A evidente insustentabilidade do estilo de vida
moderno e, posteriormente, pós-moderno, baseado no consumismo e, depois, no híper-consumismo
– para empregar a expressão cunhada pelo filósofo Gilles Lipovetsky (2004) –
tornou evidente, em determinadas correntes de pensamento, a necessidade de uma
outra relação/posicionamento face à Natureza. A aurora dessas novas formas de
pensar é traduzida de forma cabal na obra A Sand County Almanac (1949) –
traduzido para português sob o título “Pensar
como uma Montanha” –, talvez o mais discutido clássico da natureza e da
ecologia, e o pilar de uma muito recente ética da Terra, ética ambiental ou
ética ecológica. Retomando a inspiração de outras duas gradas figuras do
pensamento norte-americano do século XIX, os transcendentalistas Ralph Waldo
Emerson e Henry David Thoreau, no pensamento de Aldo Leopold está incluso
praticamente tudo aquilo que hoje estamos a (re)aprender quando queremos
transformar o conceito de desenvolvimento sustentável em algo realmente efetivo:
o respeito pelos valores intrínsecos dos ecossistemas; a capacidade de
apreciação do sagrado e o sublime que se manifesta na Natureza (Soromenho-Marques
in LEOPOLD, 2008). É esta visão do mundo – ecocêntrica – que Bill
Devall, na sequência do filósofo norueguês Arne Naess, se propõe designar por deep
ecology (ecologia profunda). Segundo uma terminologia já clássica nas
universidades americanas, deve-se opor a “ecologia profunda” (deeep ecology),
“ecocêntrica” ou “biocêntrica”, à “ecologia superficial” (shallow ecology),
ou “ambientalista”, fundada no velho antropocentrismo (FERRY, 1993)

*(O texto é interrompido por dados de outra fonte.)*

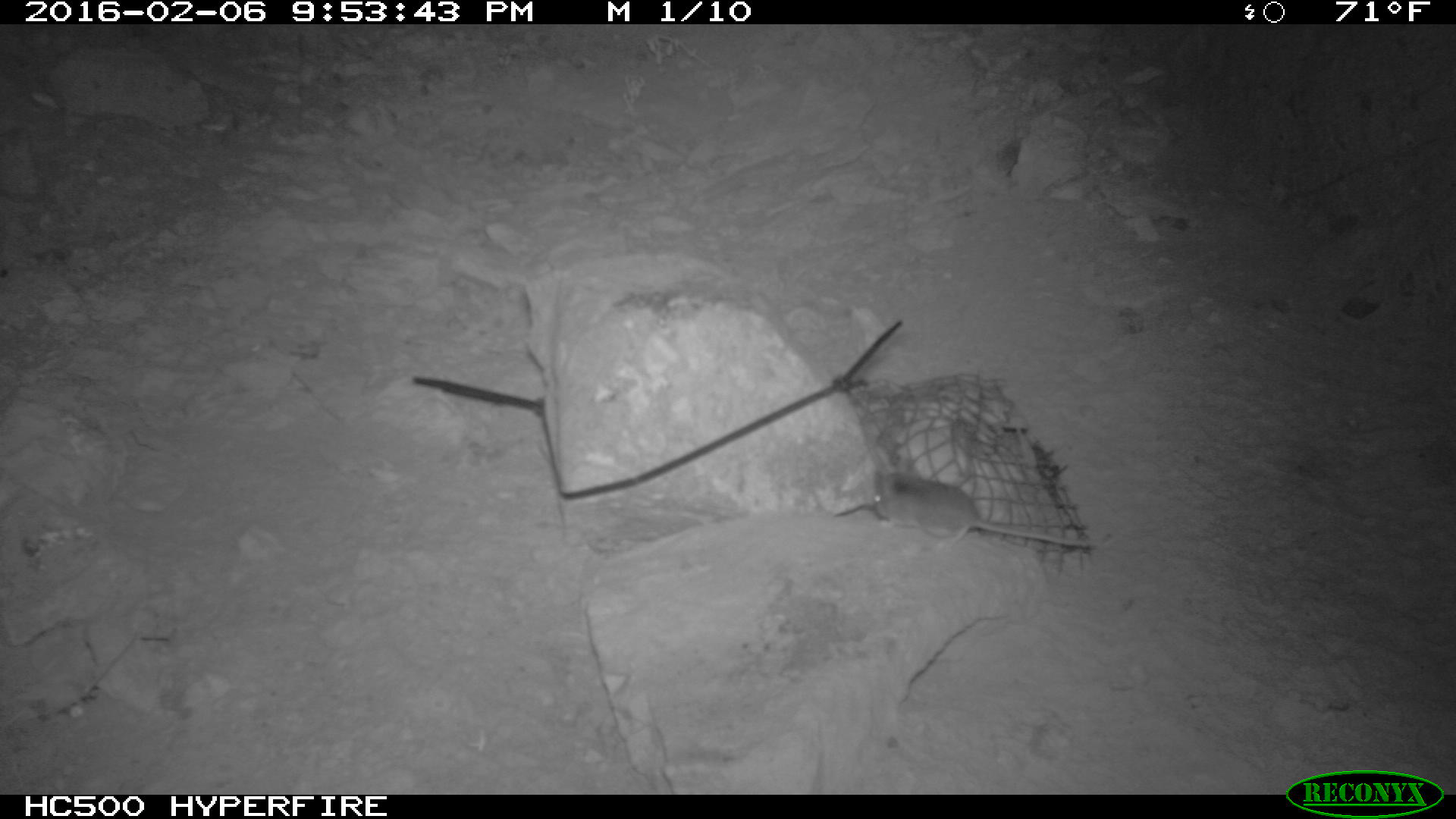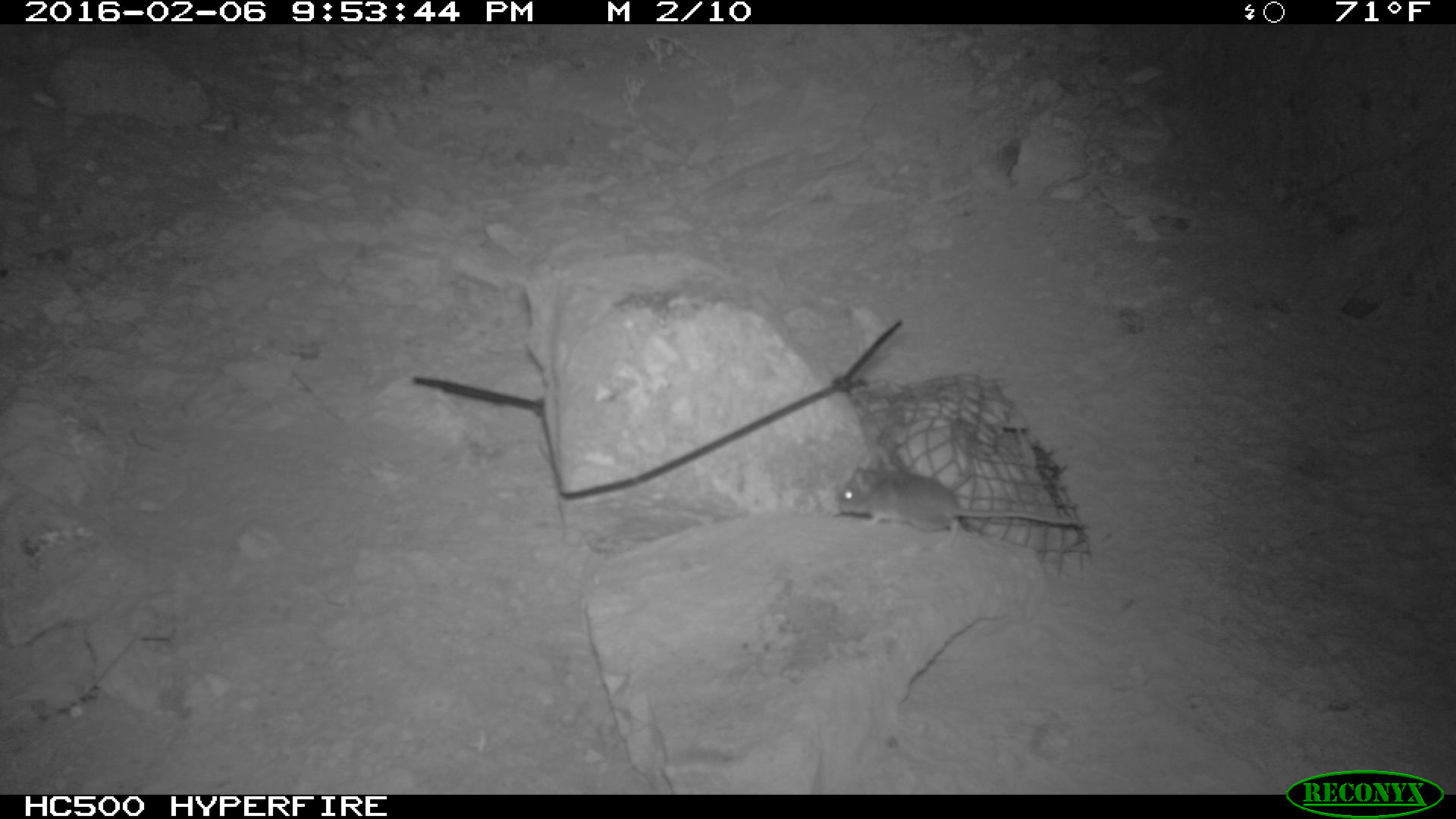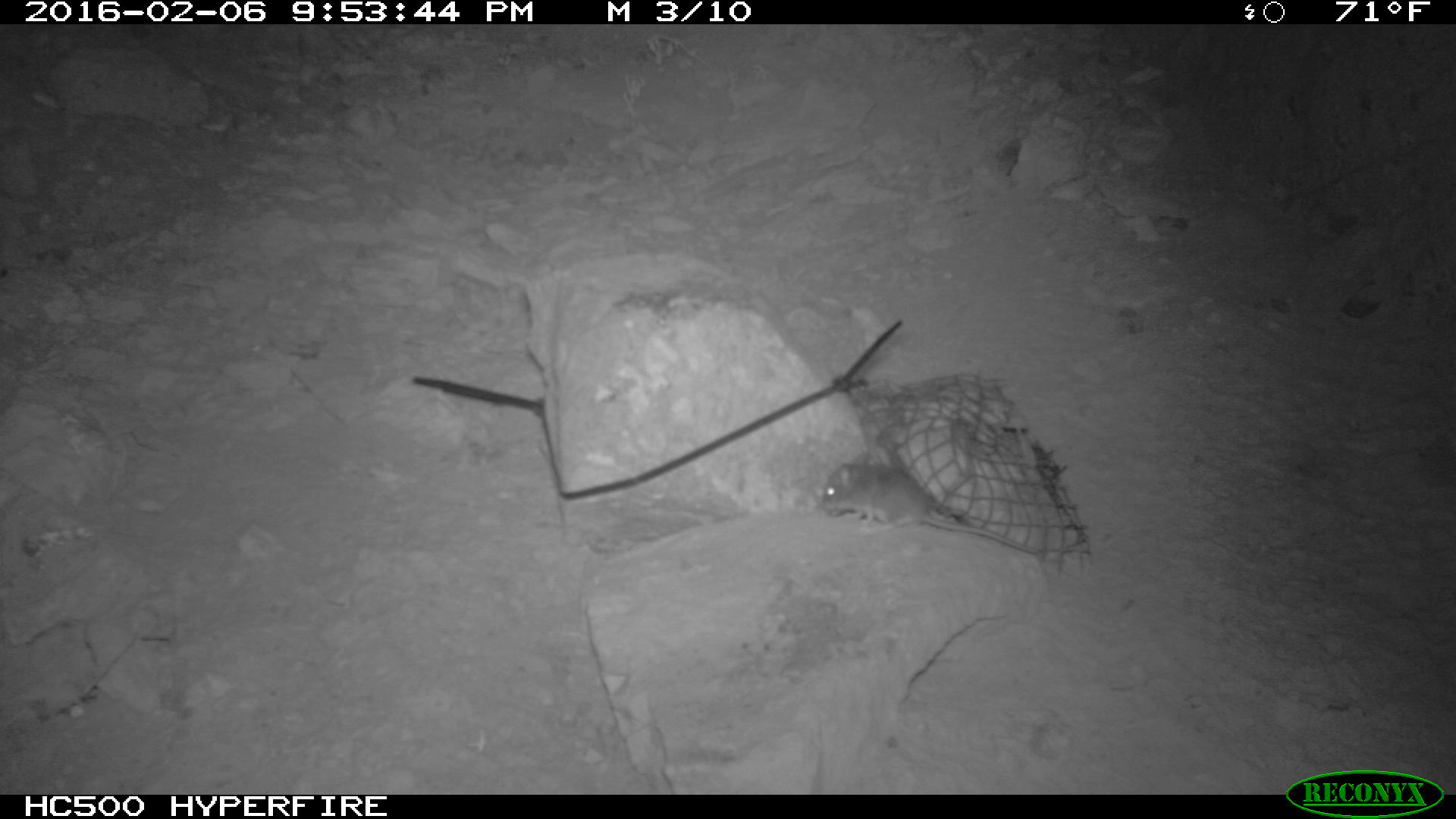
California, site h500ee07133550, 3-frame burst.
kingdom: Animalia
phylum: Chordata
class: Mammalia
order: Rodentia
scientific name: Rodentia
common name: rodent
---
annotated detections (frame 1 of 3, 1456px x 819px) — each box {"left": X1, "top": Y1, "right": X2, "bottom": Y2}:
rodent: {"left": 868, "top": 466, "right": 1096, "bottom": 550}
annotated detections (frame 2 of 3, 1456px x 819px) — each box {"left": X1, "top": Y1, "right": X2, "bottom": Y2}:
rodent: {"left": 834, "top": 447, "right": 1088, "bottom": 546}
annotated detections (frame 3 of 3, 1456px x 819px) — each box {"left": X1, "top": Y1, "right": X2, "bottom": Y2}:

Para Marina Silva, ex-Ministra do Meio Ambiente do
Brasil, o desenvolvimento sustentável deve integrar a ecologia e a economia
(com. pessoal, 2011). Por outro lado, Marina Silva destaca a importância da
sustentabilidade política (que implica passar de opções predatórias a
sustentáveis) e da sustentabilidade ética (defendendo que grande parte dos
problemas não se resolvem por falta desta): “a ética implica questionar não apenas o que fazemos mas o que somos”
(ibidem). Satish Kumar, editor da
revista Resurgence, defende que a
crise atual não é económica mas sim monetária/financeira e destaca também a
complementaridade da ecologia (eco: casa + logos: sabedoria) e
da economia (eco: casa + nomos: gestão) (com. pessoal,
2011), melhor seria falar de uma economia
ecológica: a gestão da nossa casa (a Terra) com sabedoria. Marina Silva
apela a “novos patamares civilizacionais”
e Kumar a não temer o idealismo, afinal ambos vislumbram a atual crise de
valores e procuram suplantá-la.
O tempo presente exige novas caravelas do pensamento,
que deem novos mundos ao mundo, e será, certamente, nessas novas navegações que
se descobrirá a forma de implementar um desenvolvimento sustentável gerador de
uma pegada ecológica compatível com uma só Terra. Daí a interrogação de Kumar e
também a sua resposta: “O que é que o
realismo fez? Devemos agora ser idealistas.” Daí o desafio de Marina Silva,
através de uma frase de Edgar Morin: “A
mudança no começo é apenas um desvio.” Ou (quem sabe?) um retorno às
origens…
(Pedro
Cuiça, 2012)
Referências bibliográficas
BURGESS, Bill & LAI,
Jessica – Footprint Analysis and Review. Disponível em http://www.kwantlen.ca/__shared/assets/Ecological_Footprint_Study6847.pdf, 2006. [14/Nov. 2012]
FERRY, Luc – A Nova Ordem Ecológica.
Porto: Edições Asa, 1993. ISBN 972-41-1297-7
KUMAR, Satish – Comunicação pessoal, 2011.
[2 Set. 2011]
LEOPOLD, Aldo – Pensar como uma
Montanha. Águas Santas: Edições Sempre em Pé, 2008. ISBN
978-972-8870-10-2
LIPOVETSKY, Gilles – Les Temps
hypermodernes. Paris: Grasset, 2004. ISBN
978-2-253-08381-8
Pegada
Ecológica. Disponível em http://www.ecopegada.org/. [Consult. 14/Nov. 2012]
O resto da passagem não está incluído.